== Required work ==
- 1) In the gift basket passage, what theme did he choose for the basket?
- 2) Please update the gift basket passage between "As I moved a" and "wonderfully big dreams.", inclusive, replacing "basket" with "hamper".
- 3) Go on with the gift basket passage from its last sentence.

As I moved a few things around and told him how much I loved the items he had picked out for the boy, age 11-12, he started talking. With a great amount of excitement and pleasure, he said, “Do you want to know what my theme is for this basket? Well, I am going to tell you about the theme that helped me build this basket.”  He was so proud of what he had come up with: “Dream big! I just think if we are going to dream, we should dream big, and I want him to know that!”  He then explained almost every detail to the basket.  Why he had picked the toys and how they represented his theme.  Then he moved onto the books, how he had read them and had enjoyed them so much.  Each element he joyfully pointed to with a quick explanation as to its relevance; all of them supporting the idea to dream wonderfully big dreams.

== Source data ==

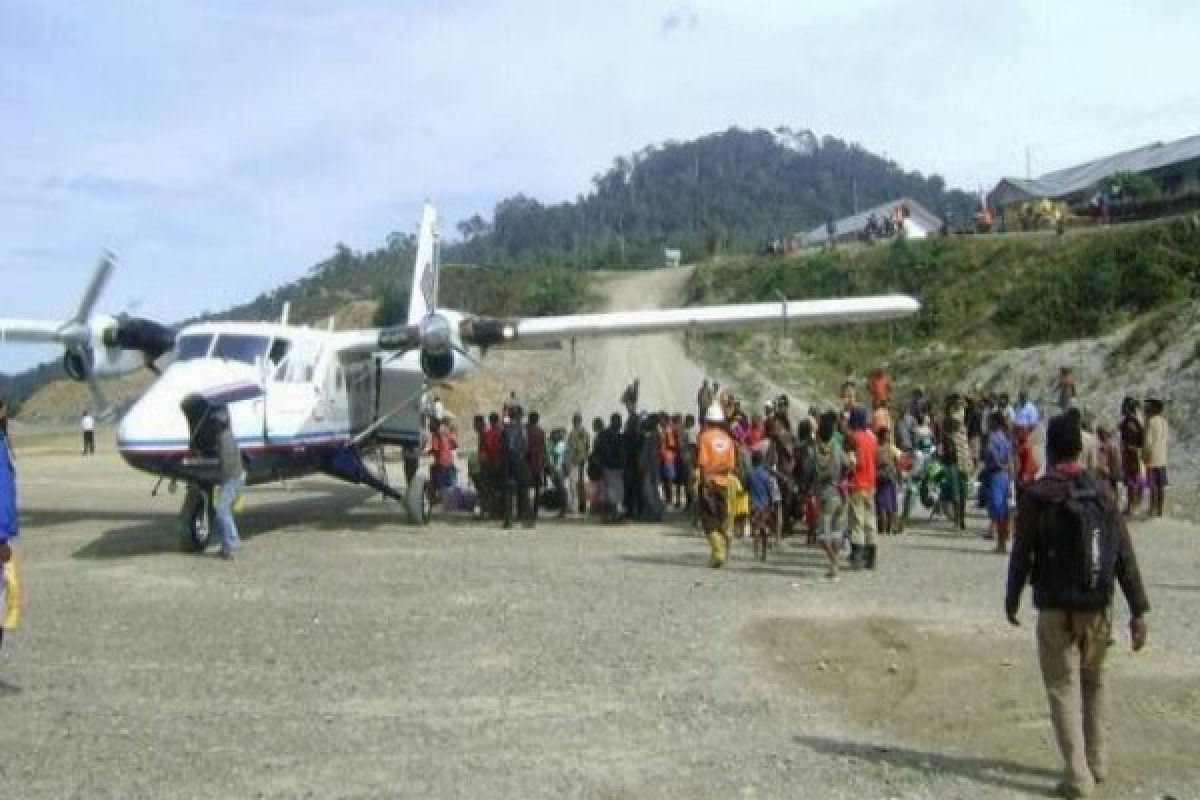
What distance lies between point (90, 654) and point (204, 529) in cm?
591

== Solved problems ==
- 1) His theme was "Dream big!"

- 2)
As I moved a few things around and told him how much I loved the items he had picked out for the boy, age 11-12, he started talking. With a great amount of excitement and pleasure, he said, “Do you want to know what my theme is for this hamper? Well, I am going to tell you about the theme that helped me build this hamper.”  He was so proud of what he had come up with: “Dream big! I just think if we are going to dream, we should dream big, and I want him to know that!”  He then explained almost every detail to the hamper.  Why he had picked the toys and how they represented his theme.  Then he moved onto the books, how he had read them and had enjoyed them so much.  Each element he joyfully pointed to with a quick explanation as to its relevance; all of them supporting the idea to dream wonderfully big dreams.

- 3)
It was a tad bit ironic that this young man was speaking to me about dreaming big because I had just read an interesting devotional. In it, it spoke of how God had promised to give the Israelites whatever land their feet walked upon, back in the days before entering the promised land. The devotional pointed out that God’s intention was to give them the breadth and scope of where they were willing to walk, but the promise was dependent on their willingness to actually take the necessary steps. Consequently, they were limited to where their feet were willing to go. It turns out that they never took the full breadth and scope of what was available to them. Where they failed to step, they did not receive. I remember being intrigued by the idea that we may–often limited by fears–take less than God actually intends for us to receive.

As fate would have it, without even looking for it, I came across that Scripture just a few days later.  It was in the book of Joshua.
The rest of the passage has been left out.